# start of SOURCE EXTRACT

Sunday, February 26, 2012

La gente paga: operas and their audiences

Parsifal and Gurnemanz (c) Pach Brothers, NYC, 1903
Whether through reports on peanut-eaters at an early twentieth-century Parsifal or on bean-counters at today's opera companies, debates on how opera is performed and perceived have been much with me of late, most recently via the stimulating community of fellow opera-lovers on Twitter. In a Munich symposium last week, general director of the Bayrische Staatsoper Nikolaus Bachler claimed that he (in implicit contrast to Peter Gelb, also present) showed the public "what they need to see, not what they want to see." That American opera companies are more dependent on private donors than their European counterparts, with often detrimental consequences for artistic boldness, is a much-lamented truism. But does Bachler's barbed comment not present a false dichotomy? The monolithic (wealthy, aged, arrogant) opera audience has never been more than a myth; and perhaps it has never been further from reality than today.

The priorities and expectations of audiences surely have changed in the century since that sensational Parsifal at the Met. No one attending next season's run of that work will expect to eat peanuts during the performance; but those who have failed to study their libretti will be able to switch on the titles displayed on individual screens in front of them, and many may expect to do so. Personally, I think this option provided by the Met is an admirable solution to the titles-vs-translation dilemma. The internationalization of opera which has taken place over the past half century or so has made original-language performance the norm, which is worth celebrating. But while the ideal audience may study its libretti, real opera audiences will contain many who do not. I've attended opera-in-translation both disastrous and decent, and a Peter Brook masterpiece which seamlessly integrated French dialogues into Mozart's Magic Flute. While minimal distraction may be the obvious goal I'm not sure there is a clearcut "best practice" answer to achieving it. Easy enough for me to say "the music will tell you what's going on," but what of those first-time opera-goers for whom the melodic lines of orchestra and singers are a language as unfamiliar as, say, Polish is to me?

# end of SOURCE EXTRACT
# start of MATERIAL TO PROCESS

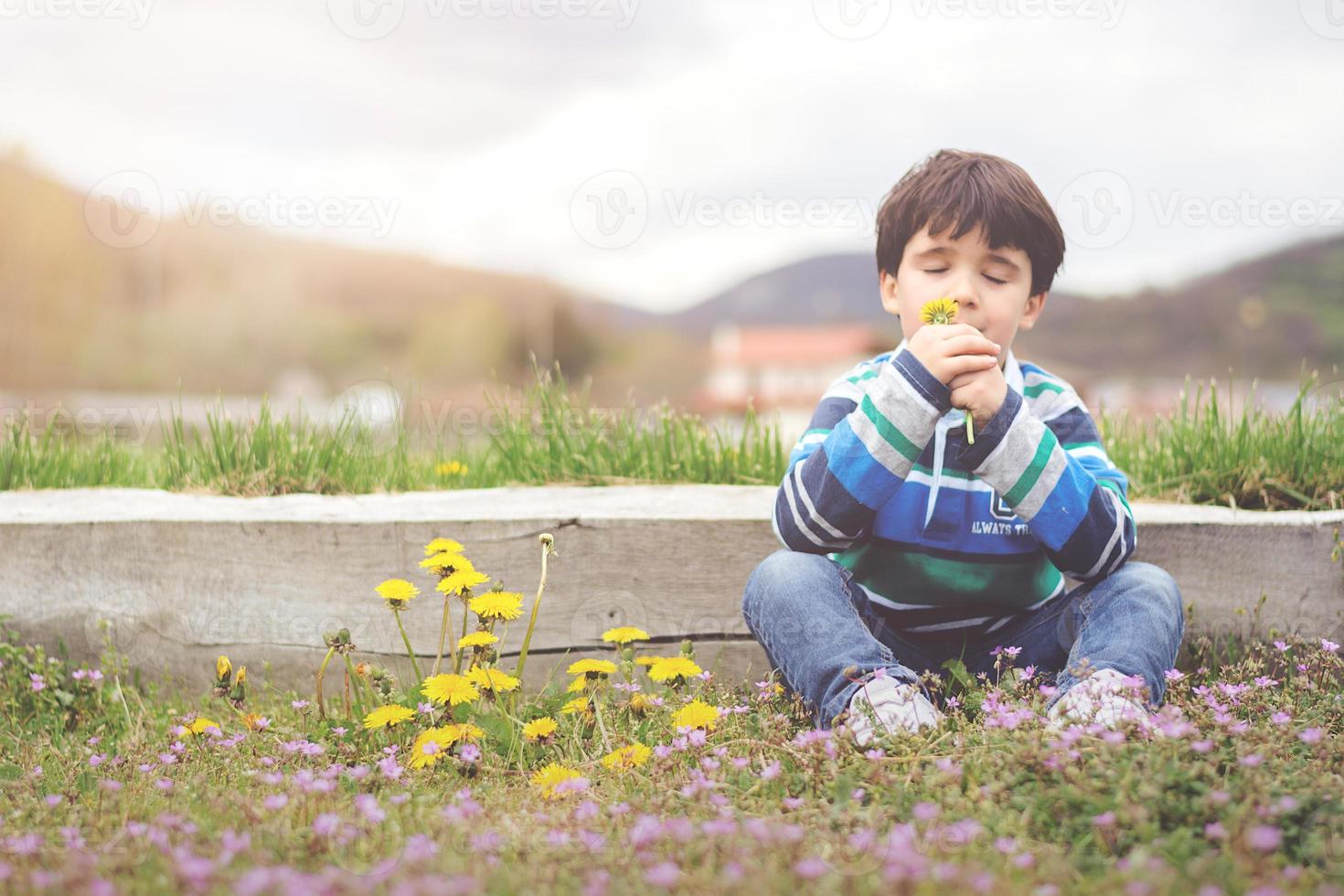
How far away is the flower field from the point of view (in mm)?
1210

# end of MATERIAL TO PROCESS
# start of MATERIAL TO PROCESS

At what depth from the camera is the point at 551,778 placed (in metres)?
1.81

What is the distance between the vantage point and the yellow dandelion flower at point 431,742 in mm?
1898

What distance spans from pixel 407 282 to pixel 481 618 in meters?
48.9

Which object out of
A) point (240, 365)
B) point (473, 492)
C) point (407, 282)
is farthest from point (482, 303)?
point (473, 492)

# end of MATERIAL TO PROCESS

### REQUIREMENTS:
a) List every line of the listing that contains the string "flower", matching case exactly.
b) Write the next part of the post on opera audiences, picking up after its final sentence.
The listing is unrelated to the post on opera and its audiences.

### TASK-BY-TASK OUTPUTS:
a)
How far away is the flower field from the point of view (in mm)?
What is the distance between the vantage point and the yellow dandelion flower at point 431,742 in mm?

b)
And why do I think this matters? For one thing, declaring that opera should be performed at its highest level and those who don't care enough can just stay away doesn't really solve matters: what does "performed at its highest level" mean? For another: how do you get people to care in the first place? I learned to love opera via studio recordings; then I saw Ponnelle's Cenerentola production and realized that there were worlds even beyond the fabulous music. Inevitably, I've become a tireless evangelist for opera; most friends I've introduced by throwing them in at the deep end of live performance. I've seen people bored by Zeffirelli productions and bewitched by them; thrilled by Shostakovich; drawn into the pathos of an unfamiliar tragedy while I've been sighing over performance inadequacies in the next seat. What "works" may vary based on individual expectations, but I remain convinced that opera is simply too good--too exciting, challenging, immersive, magical--not to share. And the art form is, if anything, more diverse than its audiences; when told by someone that opera is "just not their thing," my invariable riposte is "What kind of opera?"

Parsifal and Gurnemanz in Herheim's Bayreuth production (via Wagneropera.net)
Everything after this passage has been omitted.